Find Median from Data Stream

Interview Prep

HardHeap / Priority Queueheapdesignstreaming

The problem

Design a class supporting two operations on a growing stream of integers: addNum(x) inserts a value; findMedian() returns the median of all values seen so far. addNum must be amortised O(log n); findMedian must be O(1).

Why naive approaches don't fit

A sorted list gives O(1) median but O(n) insertion (need to shift). A BST balances the cost across both operations but is complex to implement and gets ugly with duplicates. The classic clean answer is two heaps: a max-heap of the lower half and a min-heap of the upper half. The median sits right between them.

class MedianFinderSorted:
    """Keep the data sorted; add is O(n), median is O(1)."""
    def __init__(self): self.a = []
    def addNum(self, x):
        # bisect.insort would do this in O(log n) lookup + O(n) shift
        import bisect; bisect.insort(self.a, x)
    def findMedian(self):
        n = len(self.a)
        return self.a[n // 2] if n % 2 else 0.5 * (self.a[n//2 - 1] + self.a[n//2])

Pattern: maintain a partition with heaps

Split the stream into lo (the smaller half, max-heap) and hi (the larger half, min-heap). Two invariants: every value in lo is ≤ every value in hi; the sizes differ by at most one (we let lo hold the extra when the total count is odd). With those invariants:

If the total is odd, the median is the top of lo.
If the total is even, the median is the average of the two tops.
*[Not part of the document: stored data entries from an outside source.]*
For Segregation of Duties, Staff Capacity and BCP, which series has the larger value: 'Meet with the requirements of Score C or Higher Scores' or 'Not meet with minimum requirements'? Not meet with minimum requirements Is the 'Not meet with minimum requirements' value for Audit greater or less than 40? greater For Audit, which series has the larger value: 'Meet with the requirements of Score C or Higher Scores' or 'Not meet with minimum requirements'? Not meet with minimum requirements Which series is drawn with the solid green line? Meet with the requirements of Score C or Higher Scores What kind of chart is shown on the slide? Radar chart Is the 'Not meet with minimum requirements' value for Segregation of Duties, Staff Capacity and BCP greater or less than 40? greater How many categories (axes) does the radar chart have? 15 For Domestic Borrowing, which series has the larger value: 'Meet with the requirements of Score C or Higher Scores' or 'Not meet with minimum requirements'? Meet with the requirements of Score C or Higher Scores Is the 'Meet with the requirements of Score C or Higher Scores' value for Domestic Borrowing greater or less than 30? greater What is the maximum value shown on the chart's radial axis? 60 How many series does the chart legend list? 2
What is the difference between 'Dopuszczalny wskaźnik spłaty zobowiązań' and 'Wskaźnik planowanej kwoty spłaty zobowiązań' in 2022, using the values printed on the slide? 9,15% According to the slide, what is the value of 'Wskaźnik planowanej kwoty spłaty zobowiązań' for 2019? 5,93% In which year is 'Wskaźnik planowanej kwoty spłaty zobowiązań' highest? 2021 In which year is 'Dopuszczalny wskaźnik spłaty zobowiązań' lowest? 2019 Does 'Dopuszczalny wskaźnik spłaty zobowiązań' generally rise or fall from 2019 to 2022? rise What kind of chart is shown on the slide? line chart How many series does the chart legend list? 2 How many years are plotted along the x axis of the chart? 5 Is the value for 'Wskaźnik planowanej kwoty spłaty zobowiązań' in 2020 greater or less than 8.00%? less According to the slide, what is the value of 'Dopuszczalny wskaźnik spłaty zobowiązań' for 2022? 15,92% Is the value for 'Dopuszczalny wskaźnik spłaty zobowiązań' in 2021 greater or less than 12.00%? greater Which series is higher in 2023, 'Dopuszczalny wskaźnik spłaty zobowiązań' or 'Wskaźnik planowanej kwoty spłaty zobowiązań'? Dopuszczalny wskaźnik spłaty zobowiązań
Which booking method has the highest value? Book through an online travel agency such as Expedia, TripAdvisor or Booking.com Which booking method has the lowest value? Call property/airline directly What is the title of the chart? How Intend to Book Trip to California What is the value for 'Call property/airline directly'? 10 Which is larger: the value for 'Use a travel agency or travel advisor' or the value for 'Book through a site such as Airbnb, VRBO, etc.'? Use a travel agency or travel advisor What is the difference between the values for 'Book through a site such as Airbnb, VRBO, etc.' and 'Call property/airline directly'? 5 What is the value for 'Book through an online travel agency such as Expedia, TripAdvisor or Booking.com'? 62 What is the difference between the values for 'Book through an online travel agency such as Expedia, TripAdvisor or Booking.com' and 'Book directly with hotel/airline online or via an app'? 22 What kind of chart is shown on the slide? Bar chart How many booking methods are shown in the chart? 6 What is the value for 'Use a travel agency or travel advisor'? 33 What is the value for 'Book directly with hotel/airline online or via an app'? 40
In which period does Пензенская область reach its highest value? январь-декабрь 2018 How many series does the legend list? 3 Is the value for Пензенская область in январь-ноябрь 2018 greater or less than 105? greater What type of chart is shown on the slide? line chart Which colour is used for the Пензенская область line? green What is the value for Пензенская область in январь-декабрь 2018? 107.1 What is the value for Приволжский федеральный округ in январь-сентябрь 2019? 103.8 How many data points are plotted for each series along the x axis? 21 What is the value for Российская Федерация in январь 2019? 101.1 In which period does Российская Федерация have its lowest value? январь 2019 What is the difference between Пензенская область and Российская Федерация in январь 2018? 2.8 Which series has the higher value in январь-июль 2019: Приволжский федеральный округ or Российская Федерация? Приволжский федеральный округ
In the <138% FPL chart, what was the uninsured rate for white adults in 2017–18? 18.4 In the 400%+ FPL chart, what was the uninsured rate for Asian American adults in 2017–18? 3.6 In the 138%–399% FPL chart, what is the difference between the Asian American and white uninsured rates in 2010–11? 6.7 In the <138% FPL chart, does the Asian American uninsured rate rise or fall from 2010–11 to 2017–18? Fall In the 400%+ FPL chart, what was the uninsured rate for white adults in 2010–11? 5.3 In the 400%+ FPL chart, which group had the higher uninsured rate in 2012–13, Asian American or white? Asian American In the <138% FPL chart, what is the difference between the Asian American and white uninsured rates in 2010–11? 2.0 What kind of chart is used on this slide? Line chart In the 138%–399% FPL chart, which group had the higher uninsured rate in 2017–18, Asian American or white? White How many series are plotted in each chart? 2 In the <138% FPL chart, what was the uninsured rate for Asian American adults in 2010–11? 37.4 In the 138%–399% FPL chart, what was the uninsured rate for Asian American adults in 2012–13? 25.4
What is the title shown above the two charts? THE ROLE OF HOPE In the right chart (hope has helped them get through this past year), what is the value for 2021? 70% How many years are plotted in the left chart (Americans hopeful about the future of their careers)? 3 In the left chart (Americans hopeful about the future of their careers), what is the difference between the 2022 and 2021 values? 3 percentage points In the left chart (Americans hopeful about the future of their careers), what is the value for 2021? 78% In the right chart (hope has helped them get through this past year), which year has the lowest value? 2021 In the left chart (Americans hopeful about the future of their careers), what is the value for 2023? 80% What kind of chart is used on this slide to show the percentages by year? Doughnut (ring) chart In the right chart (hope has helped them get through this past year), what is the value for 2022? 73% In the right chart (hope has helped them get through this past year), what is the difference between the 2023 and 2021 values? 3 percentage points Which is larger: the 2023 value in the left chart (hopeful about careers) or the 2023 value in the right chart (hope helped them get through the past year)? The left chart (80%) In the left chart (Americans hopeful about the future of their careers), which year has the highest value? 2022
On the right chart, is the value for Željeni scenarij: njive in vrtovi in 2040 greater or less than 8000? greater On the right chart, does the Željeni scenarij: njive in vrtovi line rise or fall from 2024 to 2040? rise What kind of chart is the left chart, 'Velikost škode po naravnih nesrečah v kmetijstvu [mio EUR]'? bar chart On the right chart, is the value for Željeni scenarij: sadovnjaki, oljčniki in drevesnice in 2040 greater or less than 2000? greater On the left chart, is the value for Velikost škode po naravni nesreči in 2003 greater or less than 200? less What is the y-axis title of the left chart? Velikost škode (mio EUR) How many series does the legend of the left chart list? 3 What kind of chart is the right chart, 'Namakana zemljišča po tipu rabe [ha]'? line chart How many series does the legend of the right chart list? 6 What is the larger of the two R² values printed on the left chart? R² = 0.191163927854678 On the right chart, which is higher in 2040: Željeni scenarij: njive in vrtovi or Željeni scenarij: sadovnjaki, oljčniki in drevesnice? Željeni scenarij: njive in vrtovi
To insert: push to lo, then shuffle its top into hi (preserves the "lo ≤ hi" invariant), then rebalance sizes by moving from hi back to lo if needed.

Solution: two heaps

import heapq

class MedianFinder:
    """Two heaps. Lo is a MAX-heap (stores negated values), hi is a MIN-heap.
    Invariants:
      - All of lo <= all of hi.
      - |lo| - |hi| ∈ {0, 1}.    (lo gets the extra when total is odd)
    Median is lo's top, or the average of both tops.
    """
    def __init__(self):
        self.lo = []   # max-heap (negated)
        self.hi = []   # min-heap

    def addNum(self, x: int) -> None:
        # 1) Tentatively push to lo (max-heap) and shuffle its top to hi
        heapq.heappush(self.lo, -x)
        heapq.heappush(self.hi, -heapq.heappop(self.lo))
        # 2) Rebalance: keep |lo| >= |hi|
        if len(self.hi) > len(self.lo):
            heapq.heappush(self.lo, -heapq.heappop(self.hi))

    def findMedian(self) -> float:
        if len(self.lo) > len(self.hi):
            return -self.lo[0]
        return 0.5 * (-self.lo[0] + self.hi[0])

Python's heapq is min-only, so the max-heap is faked by negating on push and pop. A different language with a real max-heap (or a std::priority_queue<int>) makes this even cleaner.

Trace

Sequence: addNum(1), addNum(2), findMedian, addNum(3), findMedian

State invariants:  lo (max-heap) <= hi (min-heap), |lo| ∈ {|hi|, |hi|+1}.

addNum(1):
  push 1 to lo:        lo=[-1] (i.e. {1}), hi=[]
  shuffle top to hi:   lo=[],              hi=[1]
  rebalance:           lo=[-1],            hi=[]
  state: lo={1}, hi={}.

findMedian -> 1  (|lo|>|hi|, return -lo[0])  [not called yet at this point]

addNum(2):
  push 2 to lo:        lo=[-2,-1]={1,2}, hi=[]
  shuffle top to hi:   lo=[-1]={1},      hi=[2]
  rebalance:           same.            lo={1}, hi={2}.

findMedian -> (1 + 2) / 2 = 1.5

addNum(3):
  push 3 to lo:        lo=[-3,-1]={1,3}, hi=[2]
  shuffle top to hi:   lo=[-1]={1},      hi=[2,3]
  rebalance: |hi| > |lo|, move 2 to lo: lo=[-2,-1]={1,2}, hi=[3].
  state: lo={1,2}, hi={3}.

findMedian -> 2

Complexity

addNum: O(log n) — three heap operations.
findMedian: O(1).
Space: O(n).

Variations worth knowing

Constrained value range (e.g., 0..100): use a bucket count instead — O(1) addNum and O(range) median. Beats the heaps if the range is tiny.
Sliding window median: the heaps approach generalizes but needs lazy deletion of expired elements (or use a balanced BST / SortedList).
Find k-th smallest in a stream: a single bounded heap of size k handles top-k; the median trick generalizes to two heaps with a fractional offset for arbitrary quantiles.
Approximate median / quantiles: for huge streams, the t-digest and Greenwald-Khanna structures give sub-percent error with O(log² n) memory. Standard in observability stacks.